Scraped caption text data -
# # #
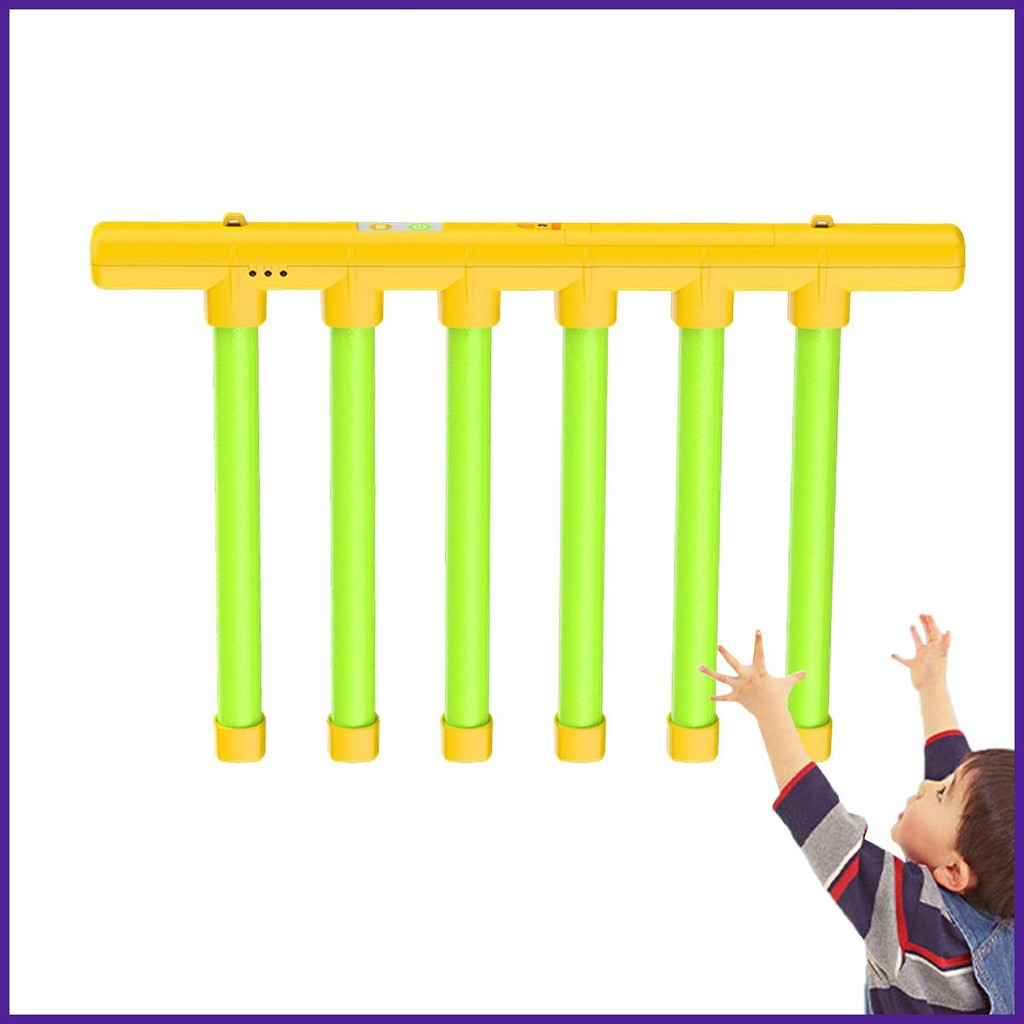 Falling Sticks ของเล่นจับ Falling ของเล่นเด็กจับเกม Reaction การฝึกอบรมของเล่นเด็กเด็กวัยหัดเดินชาย playth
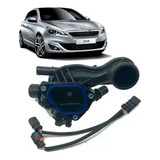 Carcaça Termostática Thp Ds3 405 308 2008 C4 Lounge 1.6 16v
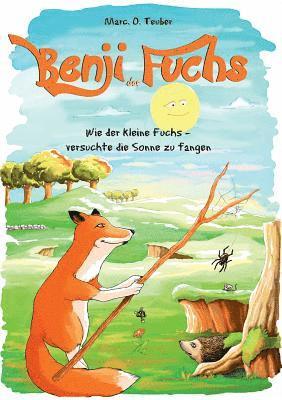 Benji der Fuchs 1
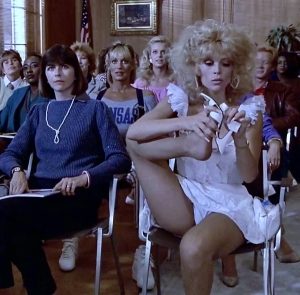 Stewardess School” which was released in 1987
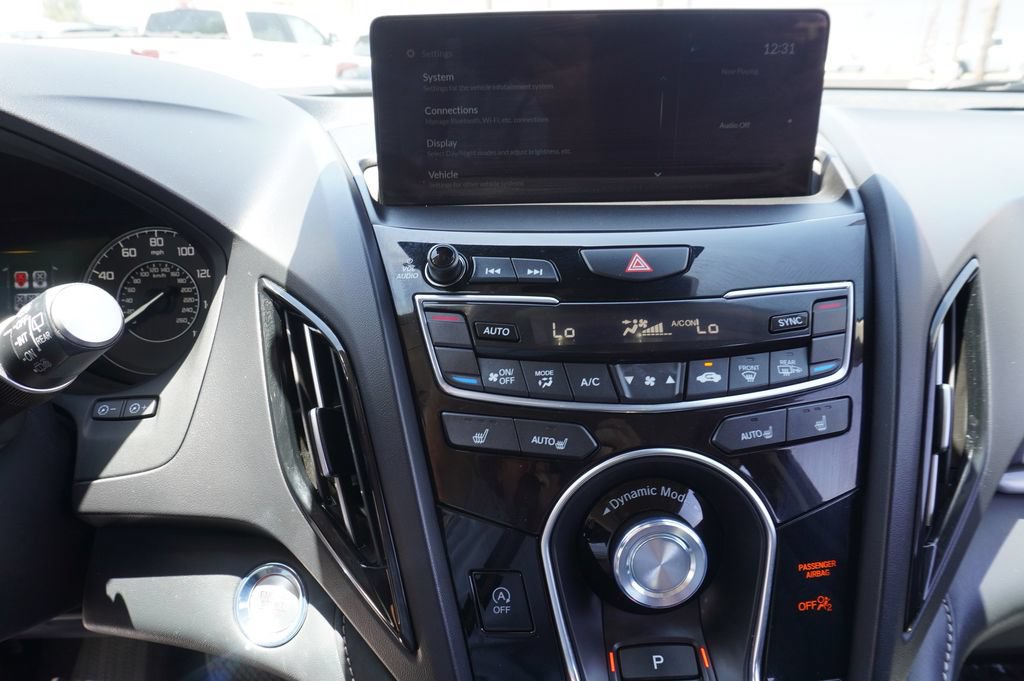 Used 2022 Acura RDX w/ Technology Package FWD image 20
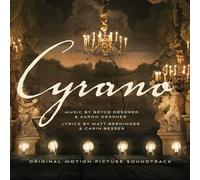 Cyrano (Original Motion Picture Soundtrack) [White 2 Lp] [Vinyl] Colored Viny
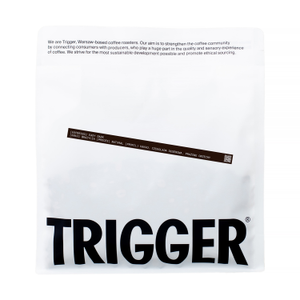 Trigger - kawa ziarnista Easy Dark Brazylia Chapadao de Ferro Natural Espresso 1kg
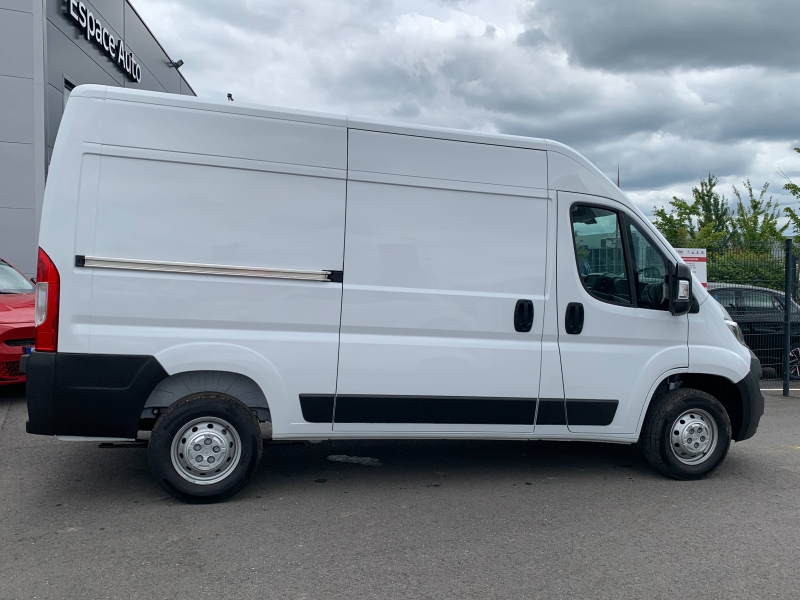 OPEL Movano Fg - L2H2 3.3 140ch BlueHDi S&S Pack Business Connect - Groupe Polmar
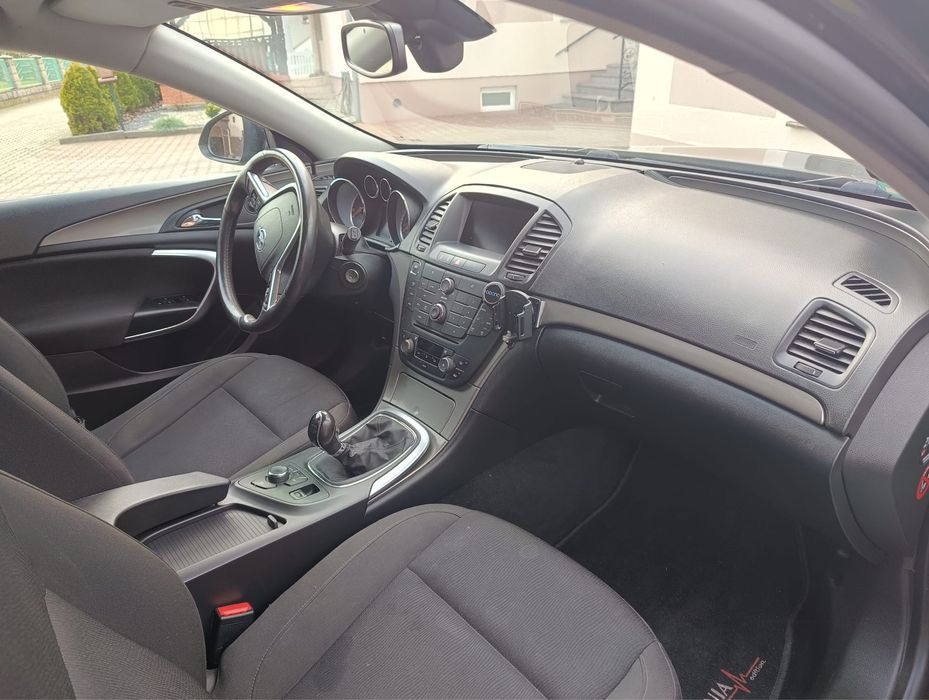 Opel insignia 2.0 cdti ! Zadbany !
# # #
ACTION ITEM - Substitute "Score" for "Soundtrack" throughout the records above and change nothing else. Leave the pictures out of your answer.

YOUR SOLUTION -
 Falling Sticks ของเล่นจับ Falling ของเล่นเด็กจับเกม Reaction การฝึกอบรมของเล่นเด็กเด็กวัยหัดเดินชาย playth
 Carcaça Termostática Thp Ds3 405 308 2008 C4 Lounge 1.6 16v
 Benji der Fuchs 1
 Stewardess School” which was released in 1987
 Used 2022 Acura RDX w/ Technology Package FWD image 20
 Cyrano (Original Motion Picture Score) [White 2 Lp] [Vinyl] Colored Viny
 Trigger - kawa ziarnista Easy Dark Brazylia Chapadao de Ferro Natural Espresso 1kg
 OPEL Movano Fg - L2H2 3.3 140ch BlueHDi S&S Pack Business Connect - Groupe Polmar
 Opel insignia 2.0 cdti ! Zadbany !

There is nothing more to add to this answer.